Malgré leurs ressources minières, les pays de la région croupissent tout en bas du classement de l’indice du développement humain, faute d’infrastructures sociales suffisantes, dans un contexte de forte pression démographique et climatique. Un enfant sur deux n’y va pas à l’école. Un sur deux vit sous le seuil de pauvreté.

Dans ce contexte, la stratégie essentiellement militaire choisie par la France et ses alliés est perdue d’avance. Un seul chiffre suffit à comprendre le cercle vicieux: entre 2010 et 2018, la part des dépenses militaires au budget du Mali est passée de 7% à 14% tandis que l’investissement dans la santé se maintenait autour de 5%. Sans que cet effort ne vienne améliorer la situation.

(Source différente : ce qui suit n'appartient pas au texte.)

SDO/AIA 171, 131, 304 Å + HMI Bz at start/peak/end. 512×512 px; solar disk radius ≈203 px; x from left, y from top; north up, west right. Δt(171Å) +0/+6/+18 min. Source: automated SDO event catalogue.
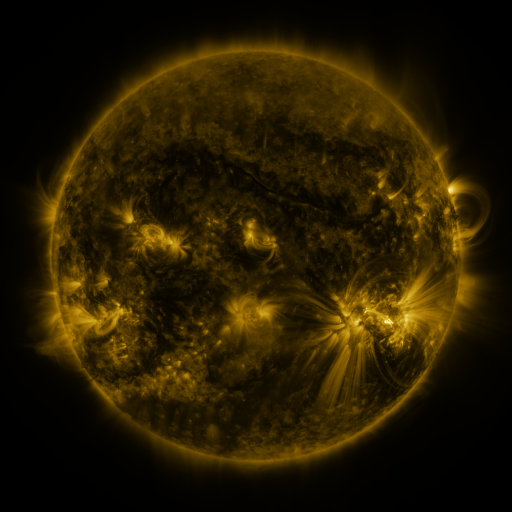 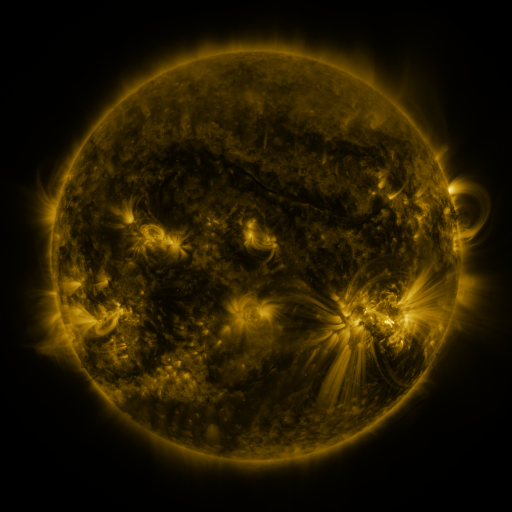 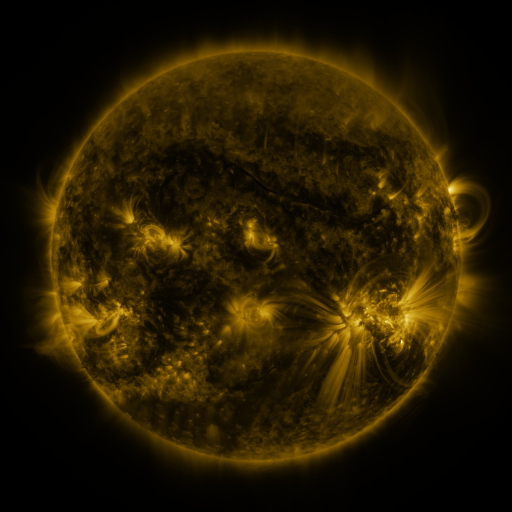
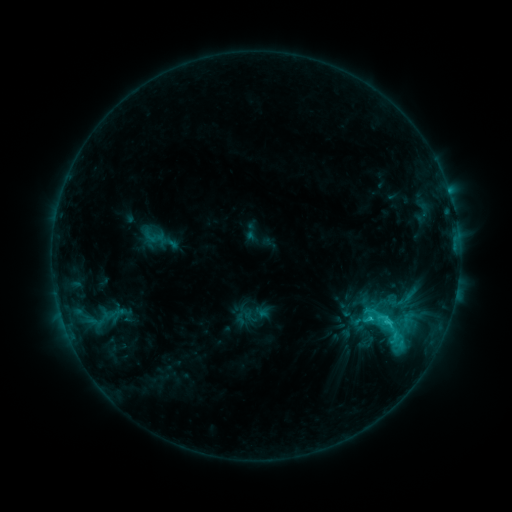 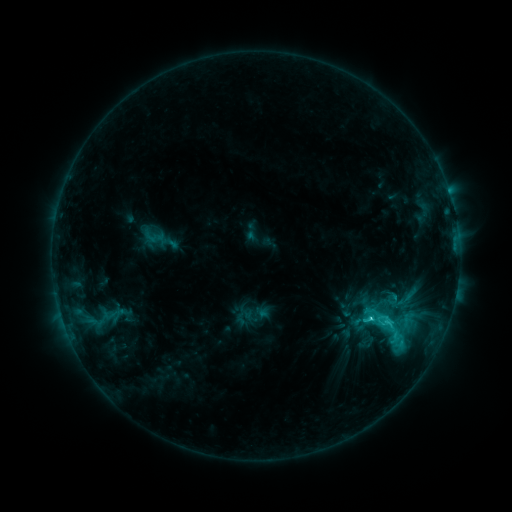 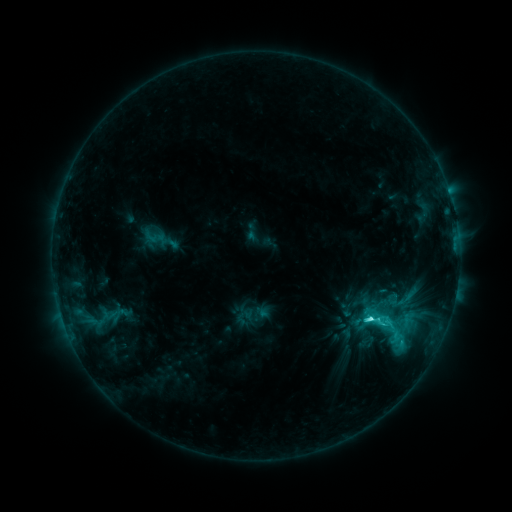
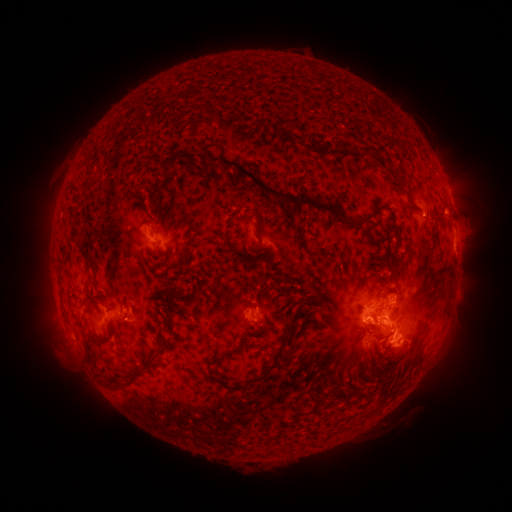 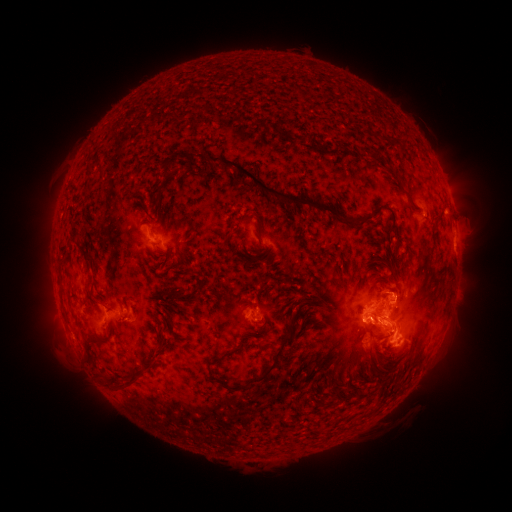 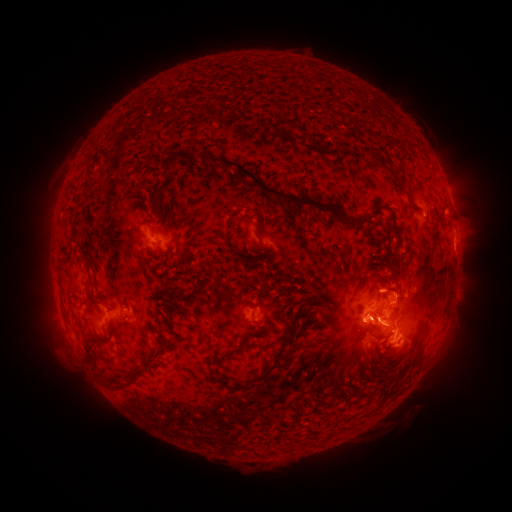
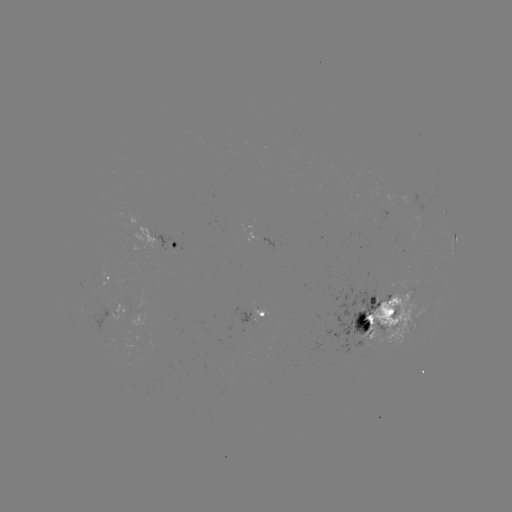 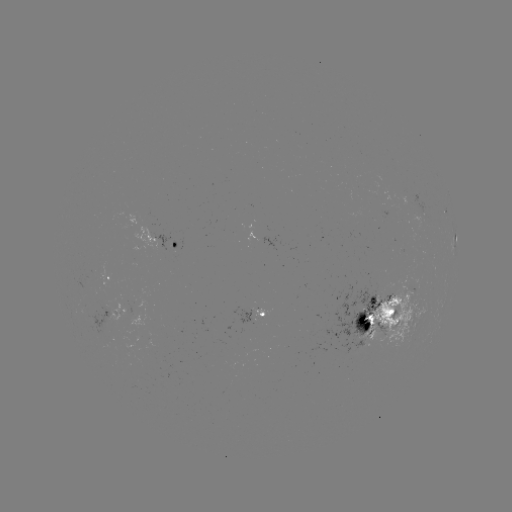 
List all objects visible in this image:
C9.2 flare: (369, 319)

D’autant moins que les «dommages collatéraux», comme ceux dénoncés à Bounti, sont intrinsèques à ce type d’opération militaire hautement technologique, où les cibles sont définies à distance en temps réel sur la base d’observations aériennes. Dans une interview, le responsable des escadrons aériens au Sahel admettait récemment à demi-mots la difficulté, «face à un ennemi qui se fond dans la population», de «pouvoir déceler des signaux très faibles» qui conduisent «à déclarer la cible comme militaire». En 2015, le site d’information The Intercept estimait, sur la base de documents dérobés au Pentagone, que 90% des victimes des drones lors de l’opération Haymaker (Afghanistan) n’étaient pas souhaitées ! Des drames à répétition qui, du Pakistan au Mali, d’Irak en Somalie, viennent jeter de l’huile sur le feu et fabriquer sans fin de nouveaux combattants déterminés à venger les leurs de l’Occident.